That is how all this concerns you in Vancouver and BC. Not only is your province deeply involved in this current movement of "if thinking that is wrong, I don't want to be free" - your elected officials are using their position to push their "clean thought at any price" agenda onto all of Canada.
Now, compare the sorry state of freedom of speech in Canada to what is happening in Russia - as per this small excerpt sent to me by one of my old-time ZGram readers: (Source NY Times Sun. Jan 3,'98 Pg. 8 Int. Sect. Discussion of economy and society in Russia.)
"Russia has become a noisy, even raucous democracy. Its citizens can now travel abroad and millions of them do.

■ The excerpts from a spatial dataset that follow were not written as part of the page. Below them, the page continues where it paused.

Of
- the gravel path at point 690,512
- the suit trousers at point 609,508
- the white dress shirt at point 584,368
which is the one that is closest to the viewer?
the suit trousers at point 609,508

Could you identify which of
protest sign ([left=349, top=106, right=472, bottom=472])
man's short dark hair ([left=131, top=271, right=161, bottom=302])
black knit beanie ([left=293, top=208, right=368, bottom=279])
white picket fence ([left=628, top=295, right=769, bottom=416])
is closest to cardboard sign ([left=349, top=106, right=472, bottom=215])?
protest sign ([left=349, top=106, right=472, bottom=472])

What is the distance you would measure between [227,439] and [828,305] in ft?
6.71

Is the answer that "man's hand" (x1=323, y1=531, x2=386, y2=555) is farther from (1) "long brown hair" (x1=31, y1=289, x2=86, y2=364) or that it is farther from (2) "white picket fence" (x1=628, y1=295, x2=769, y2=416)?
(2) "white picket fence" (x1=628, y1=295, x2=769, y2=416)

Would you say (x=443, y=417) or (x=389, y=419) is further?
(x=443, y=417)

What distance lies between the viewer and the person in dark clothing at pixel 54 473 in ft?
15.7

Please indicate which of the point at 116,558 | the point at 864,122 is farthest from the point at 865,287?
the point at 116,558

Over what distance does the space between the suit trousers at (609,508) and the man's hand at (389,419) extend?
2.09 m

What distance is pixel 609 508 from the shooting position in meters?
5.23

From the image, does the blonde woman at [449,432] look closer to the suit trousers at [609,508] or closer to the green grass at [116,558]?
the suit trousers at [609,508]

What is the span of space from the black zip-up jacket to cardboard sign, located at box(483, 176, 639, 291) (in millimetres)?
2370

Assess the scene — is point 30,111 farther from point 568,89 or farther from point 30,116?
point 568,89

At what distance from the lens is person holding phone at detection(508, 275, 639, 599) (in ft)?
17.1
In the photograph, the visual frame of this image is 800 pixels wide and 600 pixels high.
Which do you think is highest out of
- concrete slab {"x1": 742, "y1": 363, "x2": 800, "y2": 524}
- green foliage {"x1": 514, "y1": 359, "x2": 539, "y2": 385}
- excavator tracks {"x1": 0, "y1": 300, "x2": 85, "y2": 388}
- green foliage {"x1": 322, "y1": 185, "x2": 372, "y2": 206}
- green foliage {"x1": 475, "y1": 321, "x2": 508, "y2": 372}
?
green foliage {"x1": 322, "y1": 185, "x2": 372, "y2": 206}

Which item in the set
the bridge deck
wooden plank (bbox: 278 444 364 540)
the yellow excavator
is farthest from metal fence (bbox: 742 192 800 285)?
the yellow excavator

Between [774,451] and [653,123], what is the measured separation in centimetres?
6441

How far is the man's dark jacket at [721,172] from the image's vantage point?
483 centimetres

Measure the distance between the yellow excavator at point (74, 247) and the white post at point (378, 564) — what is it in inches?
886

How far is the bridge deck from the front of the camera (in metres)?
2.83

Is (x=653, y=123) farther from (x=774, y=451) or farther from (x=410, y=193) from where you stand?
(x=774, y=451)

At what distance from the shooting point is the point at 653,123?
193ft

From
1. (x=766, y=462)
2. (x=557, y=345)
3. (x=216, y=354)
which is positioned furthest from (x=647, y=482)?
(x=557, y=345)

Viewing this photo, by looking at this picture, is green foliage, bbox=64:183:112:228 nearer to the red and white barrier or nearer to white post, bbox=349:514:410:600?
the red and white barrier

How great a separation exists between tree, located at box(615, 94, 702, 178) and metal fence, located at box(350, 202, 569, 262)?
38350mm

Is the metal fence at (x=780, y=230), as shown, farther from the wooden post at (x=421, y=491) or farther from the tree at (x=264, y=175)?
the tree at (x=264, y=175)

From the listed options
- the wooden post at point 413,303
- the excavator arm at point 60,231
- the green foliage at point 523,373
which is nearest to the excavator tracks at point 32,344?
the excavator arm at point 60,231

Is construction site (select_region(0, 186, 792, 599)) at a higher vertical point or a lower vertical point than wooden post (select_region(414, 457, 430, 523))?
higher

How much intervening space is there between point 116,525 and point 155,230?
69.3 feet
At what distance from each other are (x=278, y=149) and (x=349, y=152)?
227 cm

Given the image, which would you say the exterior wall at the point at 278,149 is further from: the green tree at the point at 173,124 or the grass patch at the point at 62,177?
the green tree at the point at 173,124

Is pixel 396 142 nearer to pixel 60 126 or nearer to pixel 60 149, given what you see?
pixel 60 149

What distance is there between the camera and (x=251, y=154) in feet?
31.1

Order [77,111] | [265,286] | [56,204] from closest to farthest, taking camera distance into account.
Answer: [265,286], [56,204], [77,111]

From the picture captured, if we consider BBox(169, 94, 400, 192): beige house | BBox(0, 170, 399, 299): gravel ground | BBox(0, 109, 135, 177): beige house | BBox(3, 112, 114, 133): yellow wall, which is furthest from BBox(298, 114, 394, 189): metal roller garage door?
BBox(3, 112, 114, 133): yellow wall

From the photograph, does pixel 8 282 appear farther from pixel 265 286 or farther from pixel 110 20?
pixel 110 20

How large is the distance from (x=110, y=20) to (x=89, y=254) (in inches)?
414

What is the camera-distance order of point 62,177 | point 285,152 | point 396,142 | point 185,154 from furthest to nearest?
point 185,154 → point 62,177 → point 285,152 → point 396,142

Though often subservient to economic interests, Russian newspapers, radio and television are uncensored. Virtually any political opinion can be found on the newsstands of Moscow alone.
The phenomenal rise of the internet - even the Communist party has a website - seems to insure there can be no retreat to the days when the state defined reality.
'I expected more from the democrats, but nevertheless they have not given up on freedom of speech and freedom of conscience', said Dmitri S. Likhacev, one of the nation's most venerated scholars. 'It is essential not to lose those freedoms, especially now they are under attack' ".
Adds my good cyber friend who sent me this:
"My comment: Canada is a little late in attempting to model on the USSR."